One night, a fight broke out. It was between Johanna and Serena. “When I asked Cordula to help me to control Johanna, Cordula refused to get involved,” Bartha wrote. He and Cordula became estranged. He worked the night shifts—sometimes as many as six a week—along with moonlighting at other hospitals. Eventually, in October 2001, she moved out with her daughters. This is the note she left him: “Nicholas, it is clear we cannot live together. More than two years of no communication seems enough. All the best for your future. Cordula.”
“That house to Dr. Bartha was the incarnation of the American Dream,” says his first divorce lawyer. “It was all he cared about. It was like his mistress.”
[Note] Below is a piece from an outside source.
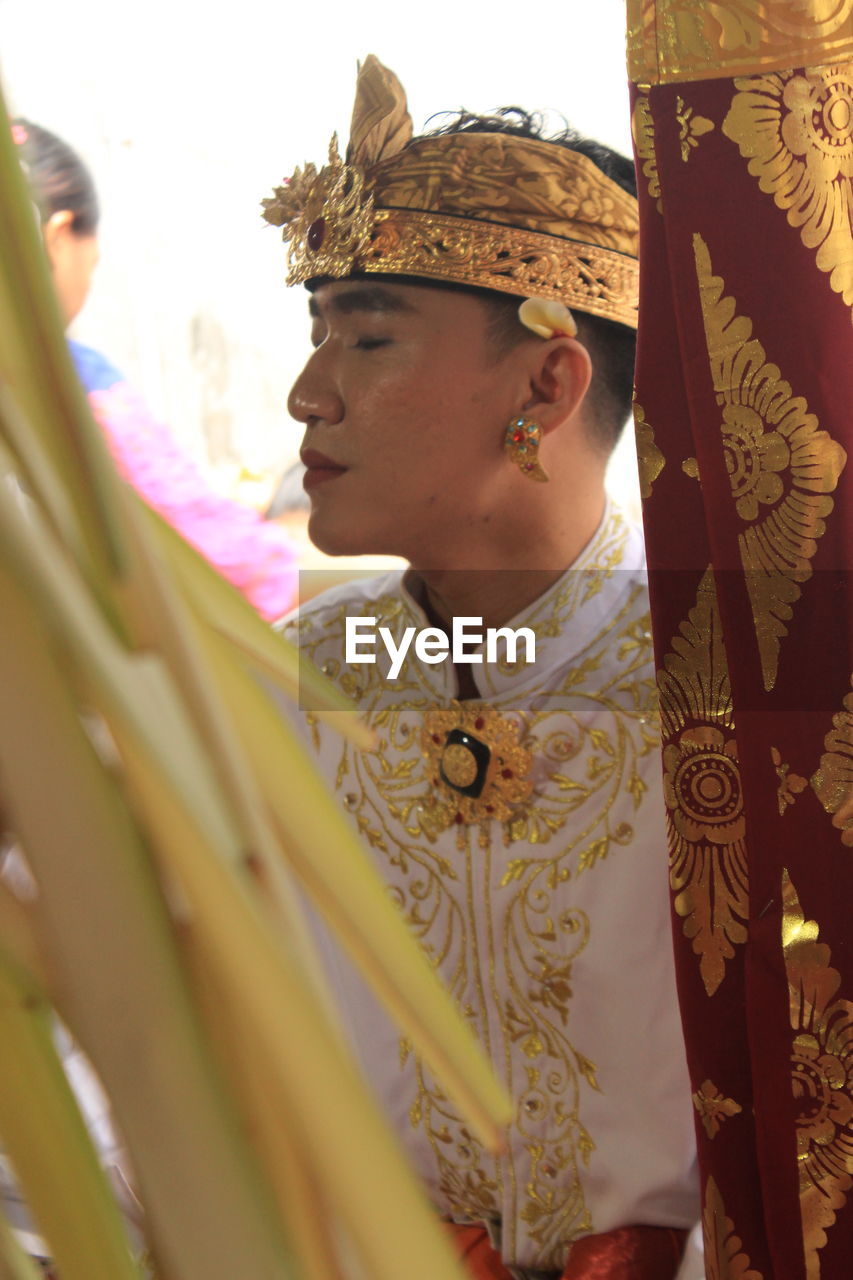 Youth wearing traditional balinese clothes modified during traditional ceremonies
Dr. Bartha didn’t even know where they had moved at first. One day shortly after, he saw Cordula’s car parked in the neighborhood. He was curious. He waited until she returned. Then, according to one of his confidants, he followed her. She drove north, all the way up to Washington Heights. She had taken an apartment there. “He couldn’t understand,” the friend says. “He couldn’t understand why they would want to live in Washington Heights when they could live on the Upper East Side.”
Then she filed for divorce. He was shocked and panicked, the friend says. He always blamed his brother Attila’s death on divorce. “Now my brother is dead and his ex-wife is enjoying his house,” Bartha wrote. “I don’t know why he worked all his life.”
When Bartha first arrived in his lawyer’s office in late 2001, Garr was unsure about taking his case. Garr is one of the high-profile divorce lawyers in the city, taking boldface clients with big bank accounts. He went after Donald Trump on behalf of Ivana. He went after Anthony Quinn on behalf of the actor’s wife. He repped Playboy Bunny turned federal judge Kimba Wood. Who was this overweight, disheveled doctor in front of him, saying his divorce was a by-product of the world’s political ills? “He was very serious, very strict, humorless,” Garr says. “A very withdrawn, isolated individual.” And stubborn. “He didn’t seem to understand the system and how sometimes the system forces people to settle. Litigating is time-consuming. It’s risky. So with most people I say, ‘Look, we never know who the judge is going to like. Maybe you win. Maybe you lose.’ He couldn’t discuss it. He didn’t want to settle.”
They went to trial in March 2002. Unlike their gloomy criminal counterparts up the street, where the courtrooms are flooded with fluorescent light and designed “rough” to deter would-be criminals, the matrimonial parts at New York State Supreme Court, at 60 Centre Street, have a more polished feel. The trial was held on the third floor, Room 345. The front door is wrapped in brown leather and secured with brass rivets, like an antique trunk. Inside, the courtroom looks much like the interior of Bartha’s home, with dark mahogany wainscoting around the walls.
This is Supreme Court Justice Joan Lobis’s part. With short, spiky hair that looks frosted blonde on top, Lobis is considered one of the more liberal judges in the state, in part because she is openly gay. From the outset, Garr sensed she had a “negative” opinion of Dr. Bartha, according to letters.
Unlike every other state, New York still has the controversial “fault” laws on the books, which means you need a reason to get divorced. In Bartha v. Bartha, the fault was fuzzy. Bartha may have been cold and absent emotionally, but he didn’t cheat and didn’t hit her. Besides, it was Cordula who had left him. In presenting their case, Cordula’s attorneys told of how he refused to go to his mother’s funeral and didn’t show up when Cordula was suffering from breast cancer. They also produced two clippings from the New York Times with swastikas and hammers and sickles. Bartha claimed she was after his money. “If one is a gold digger any lie will do,” he wrote. “She never consulted a psychiatrist or priest or rabbi or marriage counselor!!!”